Lesson Learning on Somalia Stability Fund’s Economic Development Portfolio

The Somalia Stability Fund (SSF) runs 17 economic development investments across the five federal members states (FMS) of Somalia that deliver projects seeking to improve socio-economic opportunities for communities, address the main drivers of conflict, such as structured exclusion, youth unemployment, promote social cohesion, and improve government and community engagement. Through these investments, SSF aims to deliver projects in the name of government, improving trust and government legitimacy in the eyes of the community and reducing incentives to engage in violent conflict.

SSF’s economic development investments are multi-layered, with structural support at the FMS and Federal Government level aimed at developing a national level strategy on human capital development and investments at the district level that are delivering public infrastructure to support economic development, strategic technical vocational training resulting in job creation and business development, improved access to finance and leveraging public and private sector stakeholders, particularly in the fisheries and agriculture sectors.

As the success stories in this newsletter show, these investments are already bringing benefits to local populations, such as high-quality trainings that are improving the productivity and resilience of agricultural production in Jowhar; improved business management in Xudur and employment in Baidoa; improved partnerships with the private sector (such as the partnership with Filsan seeds in Jowhar); and infrastructure investments that support livelihoods development (canal rehabilitation in Jowhar).
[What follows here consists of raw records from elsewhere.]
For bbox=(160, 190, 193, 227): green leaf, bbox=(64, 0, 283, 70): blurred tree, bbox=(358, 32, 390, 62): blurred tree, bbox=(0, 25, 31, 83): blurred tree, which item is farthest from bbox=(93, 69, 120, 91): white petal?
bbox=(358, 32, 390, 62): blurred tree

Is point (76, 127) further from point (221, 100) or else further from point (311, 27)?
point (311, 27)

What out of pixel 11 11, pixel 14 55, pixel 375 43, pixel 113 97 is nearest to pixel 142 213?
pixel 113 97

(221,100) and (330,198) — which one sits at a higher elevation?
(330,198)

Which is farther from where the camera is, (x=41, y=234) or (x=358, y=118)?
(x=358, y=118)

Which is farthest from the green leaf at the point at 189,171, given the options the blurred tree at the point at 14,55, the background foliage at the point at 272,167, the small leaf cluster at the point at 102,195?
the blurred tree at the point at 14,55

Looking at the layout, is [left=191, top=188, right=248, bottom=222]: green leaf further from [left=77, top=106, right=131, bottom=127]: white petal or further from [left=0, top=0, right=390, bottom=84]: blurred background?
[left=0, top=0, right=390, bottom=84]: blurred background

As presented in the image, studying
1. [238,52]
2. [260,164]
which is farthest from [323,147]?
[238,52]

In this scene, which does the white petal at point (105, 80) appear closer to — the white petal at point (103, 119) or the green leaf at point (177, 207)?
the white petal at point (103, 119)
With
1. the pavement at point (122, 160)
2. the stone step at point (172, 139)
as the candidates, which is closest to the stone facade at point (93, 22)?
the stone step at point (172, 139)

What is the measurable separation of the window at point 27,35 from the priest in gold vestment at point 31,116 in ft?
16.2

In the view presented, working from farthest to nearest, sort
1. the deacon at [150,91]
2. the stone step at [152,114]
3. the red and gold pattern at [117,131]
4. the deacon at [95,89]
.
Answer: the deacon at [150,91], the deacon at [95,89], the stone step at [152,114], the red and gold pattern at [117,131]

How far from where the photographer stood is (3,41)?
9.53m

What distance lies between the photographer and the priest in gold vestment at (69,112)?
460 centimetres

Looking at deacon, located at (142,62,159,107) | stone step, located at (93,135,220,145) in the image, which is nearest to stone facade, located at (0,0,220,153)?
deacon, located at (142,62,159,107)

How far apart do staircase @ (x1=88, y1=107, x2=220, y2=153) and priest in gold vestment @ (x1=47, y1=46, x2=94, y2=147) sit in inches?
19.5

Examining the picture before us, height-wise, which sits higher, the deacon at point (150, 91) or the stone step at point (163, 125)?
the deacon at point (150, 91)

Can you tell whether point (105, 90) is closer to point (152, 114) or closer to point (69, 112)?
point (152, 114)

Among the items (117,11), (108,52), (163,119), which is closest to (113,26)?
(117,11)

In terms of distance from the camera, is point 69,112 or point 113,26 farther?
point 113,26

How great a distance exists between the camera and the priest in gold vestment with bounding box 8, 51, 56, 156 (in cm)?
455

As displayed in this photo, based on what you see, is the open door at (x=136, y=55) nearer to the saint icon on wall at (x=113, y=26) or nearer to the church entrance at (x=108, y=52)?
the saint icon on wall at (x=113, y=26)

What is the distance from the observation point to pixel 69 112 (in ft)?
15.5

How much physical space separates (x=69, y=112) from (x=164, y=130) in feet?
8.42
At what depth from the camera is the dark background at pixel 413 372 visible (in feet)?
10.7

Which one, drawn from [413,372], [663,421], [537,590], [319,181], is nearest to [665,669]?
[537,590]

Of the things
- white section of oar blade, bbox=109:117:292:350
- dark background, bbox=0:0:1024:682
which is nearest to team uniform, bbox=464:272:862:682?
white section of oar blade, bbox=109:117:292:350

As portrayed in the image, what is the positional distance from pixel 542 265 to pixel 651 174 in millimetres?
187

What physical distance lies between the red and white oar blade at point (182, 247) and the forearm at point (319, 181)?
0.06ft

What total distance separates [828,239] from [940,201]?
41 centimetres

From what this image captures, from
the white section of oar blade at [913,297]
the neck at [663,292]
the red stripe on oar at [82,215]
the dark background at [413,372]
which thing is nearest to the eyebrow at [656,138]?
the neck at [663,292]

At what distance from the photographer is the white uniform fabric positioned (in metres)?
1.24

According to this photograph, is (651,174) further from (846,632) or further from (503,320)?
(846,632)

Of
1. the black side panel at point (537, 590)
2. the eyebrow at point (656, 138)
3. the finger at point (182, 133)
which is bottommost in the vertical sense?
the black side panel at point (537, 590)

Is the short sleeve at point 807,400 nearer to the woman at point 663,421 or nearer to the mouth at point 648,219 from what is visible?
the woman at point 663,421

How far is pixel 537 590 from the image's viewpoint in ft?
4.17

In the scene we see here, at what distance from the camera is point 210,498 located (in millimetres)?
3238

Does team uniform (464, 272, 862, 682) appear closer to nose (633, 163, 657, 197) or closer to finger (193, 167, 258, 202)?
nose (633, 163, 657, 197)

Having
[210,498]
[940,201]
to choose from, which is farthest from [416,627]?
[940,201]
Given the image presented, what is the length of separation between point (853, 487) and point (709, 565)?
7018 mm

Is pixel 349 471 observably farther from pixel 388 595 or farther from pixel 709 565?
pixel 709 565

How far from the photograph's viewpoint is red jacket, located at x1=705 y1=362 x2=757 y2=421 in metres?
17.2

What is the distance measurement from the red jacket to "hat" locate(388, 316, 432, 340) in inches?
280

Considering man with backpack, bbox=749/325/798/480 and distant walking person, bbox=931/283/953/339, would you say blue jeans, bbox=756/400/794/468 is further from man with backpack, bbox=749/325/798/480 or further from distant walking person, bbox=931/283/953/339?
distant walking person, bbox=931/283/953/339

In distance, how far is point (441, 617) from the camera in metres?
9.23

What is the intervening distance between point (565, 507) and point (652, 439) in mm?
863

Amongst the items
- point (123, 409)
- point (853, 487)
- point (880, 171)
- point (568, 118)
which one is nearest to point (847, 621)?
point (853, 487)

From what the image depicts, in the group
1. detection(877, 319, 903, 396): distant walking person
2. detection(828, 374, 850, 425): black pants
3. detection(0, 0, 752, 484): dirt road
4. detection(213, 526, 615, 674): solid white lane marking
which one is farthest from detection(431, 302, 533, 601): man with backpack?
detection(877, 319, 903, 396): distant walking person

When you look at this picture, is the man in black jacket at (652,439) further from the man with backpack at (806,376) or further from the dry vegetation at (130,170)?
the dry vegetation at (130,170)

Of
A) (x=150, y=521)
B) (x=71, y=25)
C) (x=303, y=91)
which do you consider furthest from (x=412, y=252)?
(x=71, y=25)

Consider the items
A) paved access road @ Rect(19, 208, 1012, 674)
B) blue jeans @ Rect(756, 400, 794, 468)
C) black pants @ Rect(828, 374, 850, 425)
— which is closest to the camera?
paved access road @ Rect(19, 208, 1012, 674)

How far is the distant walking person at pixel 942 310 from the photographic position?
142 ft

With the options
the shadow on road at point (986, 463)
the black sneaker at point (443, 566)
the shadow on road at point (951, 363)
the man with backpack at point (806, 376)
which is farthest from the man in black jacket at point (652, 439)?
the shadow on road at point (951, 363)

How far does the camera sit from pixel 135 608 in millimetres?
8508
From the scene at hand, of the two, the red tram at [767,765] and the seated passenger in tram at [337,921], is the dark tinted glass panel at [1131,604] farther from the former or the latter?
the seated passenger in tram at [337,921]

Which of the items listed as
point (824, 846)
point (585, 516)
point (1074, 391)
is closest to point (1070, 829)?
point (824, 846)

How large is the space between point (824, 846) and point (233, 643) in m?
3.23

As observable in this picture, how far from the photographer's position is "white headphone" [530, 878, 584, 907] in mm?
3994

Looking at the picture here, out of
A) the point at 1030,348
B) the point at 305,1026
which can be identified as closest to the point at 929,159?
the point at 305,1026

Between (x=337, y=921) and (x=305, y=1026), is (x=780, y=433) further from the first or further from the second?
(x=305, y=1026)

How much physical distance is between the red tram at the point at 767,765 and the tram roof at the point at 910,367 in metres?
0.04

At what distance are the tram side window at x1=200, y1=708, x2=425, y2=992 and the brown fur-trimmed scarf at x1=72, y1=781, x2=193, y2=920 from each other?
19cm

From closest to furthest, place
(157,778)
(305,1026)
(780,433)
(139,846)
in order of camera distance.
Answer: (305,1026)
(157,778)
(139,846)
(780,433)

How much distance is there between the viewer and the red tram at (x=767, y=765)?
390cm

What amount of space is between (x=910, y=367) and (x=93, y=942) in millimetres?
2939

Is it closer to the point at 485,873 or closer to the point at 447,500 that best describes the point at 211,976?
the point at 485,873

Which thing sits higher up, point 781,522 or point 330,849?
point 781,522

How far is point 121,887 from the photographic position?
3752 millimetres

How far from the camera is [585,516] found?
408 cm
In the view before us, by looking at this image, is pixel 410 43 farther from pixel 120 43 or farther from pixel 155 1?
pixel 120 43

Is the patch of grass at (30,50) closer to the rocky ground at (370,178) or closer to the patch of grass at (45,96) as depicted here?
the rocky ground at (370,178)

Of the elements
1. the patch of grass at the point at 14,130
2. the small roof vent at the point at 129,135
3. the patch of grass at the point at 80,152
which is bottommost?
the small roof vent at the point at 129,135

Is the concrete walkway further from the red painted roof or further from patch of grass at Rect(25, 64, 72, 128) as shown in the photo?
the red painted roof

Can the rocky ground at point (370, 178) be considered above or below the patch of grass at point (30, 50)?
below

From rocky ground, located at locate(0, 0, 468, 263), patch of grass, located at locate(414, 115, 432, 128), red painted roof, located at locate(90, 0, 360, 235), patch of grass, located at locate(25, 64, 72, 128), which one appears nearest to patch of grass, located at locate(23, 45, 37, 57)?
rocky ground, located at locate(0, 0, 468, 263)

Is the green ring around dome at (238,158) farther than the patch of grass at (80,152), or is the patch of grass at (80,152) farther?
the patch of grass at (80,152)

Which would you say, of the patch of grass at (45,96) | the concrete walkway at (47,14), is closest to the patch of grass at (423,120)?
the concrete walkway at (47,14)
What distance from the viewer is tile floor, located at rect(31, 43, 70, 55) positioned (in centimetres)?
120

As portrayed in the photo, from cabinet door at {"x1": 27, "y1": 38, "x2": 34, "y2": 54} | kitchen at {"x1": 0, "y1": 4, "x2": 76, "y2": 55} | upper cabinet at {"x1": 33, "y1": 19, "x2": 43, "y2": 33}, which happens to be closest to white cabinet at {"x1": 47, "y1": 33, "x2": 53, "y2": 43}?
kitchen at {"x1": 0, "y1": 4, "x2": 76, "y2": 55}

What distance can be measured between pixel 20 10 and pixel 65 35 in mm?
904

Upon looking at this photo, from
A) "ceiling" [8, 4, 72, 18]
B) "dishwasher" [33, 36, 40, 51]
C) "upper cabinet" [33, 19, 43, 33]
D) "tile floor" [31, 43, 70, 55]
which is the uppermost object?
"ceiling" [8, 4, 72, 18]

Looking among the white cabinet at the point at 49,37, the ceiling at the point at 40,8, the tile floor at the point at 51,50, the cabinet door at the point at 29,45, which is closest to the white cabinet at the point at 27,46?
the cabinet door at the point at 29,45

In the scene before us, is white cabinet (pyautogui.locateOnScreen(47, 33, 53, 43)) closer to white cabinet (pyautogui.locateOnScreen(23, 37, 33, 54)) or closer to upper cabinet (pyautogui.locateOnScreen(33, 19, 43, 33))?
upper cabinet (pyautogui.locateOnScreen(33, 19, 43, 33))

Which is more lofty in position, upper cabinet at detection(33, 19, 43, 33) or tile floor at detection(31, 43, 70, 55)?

More broadly, midline findings from research completed across SSF’s economic development investments by Research Care Africa and Forcier Consulting found evidence that investment activities are already promoting social cohesion and improving the visibility of government in some locations. Improved social cohesion and improved livelihood opportunities are already a step towards reducing incentives for not just violent conflict but also migration, as explained in our story from Guri-ceel in Galmudug.

For example, in Guri-Ceel a woman trained at the Galgudud technical college supported by SSF’s partner Care, explained, “There are a lot of changes in our community since the project was implemented. Those who take part in the training come from different clan groups and different districts. We didn’t know each other before, but now we’re so close because of this training’.

Midline findings showed that across SSF’s economic development investments, stakeholders noted the active role of both the district administration, and in some cases the FMS, particularly in providing the ‘enabling environment’ for projects to be implemented, a first step in greater government community-engagement.

However, a key learning has been that despite increased visibility of government as a result of the project, this hasn’t always translated into improved perceptions around government legitimacy. Midline findings show that local communities are still wary of district administrations not elected by local communities and are pessimistic about the role that government can play in sustaining or leveraging on SSF investments, due to limited financial and human resource capacity.

In response SSF continues to flex and adapt its approach, exploring innovative approaches such as greater engagement of Government throughout the implementation of projects and sustainability initiatives that directly engage both the public and private sector.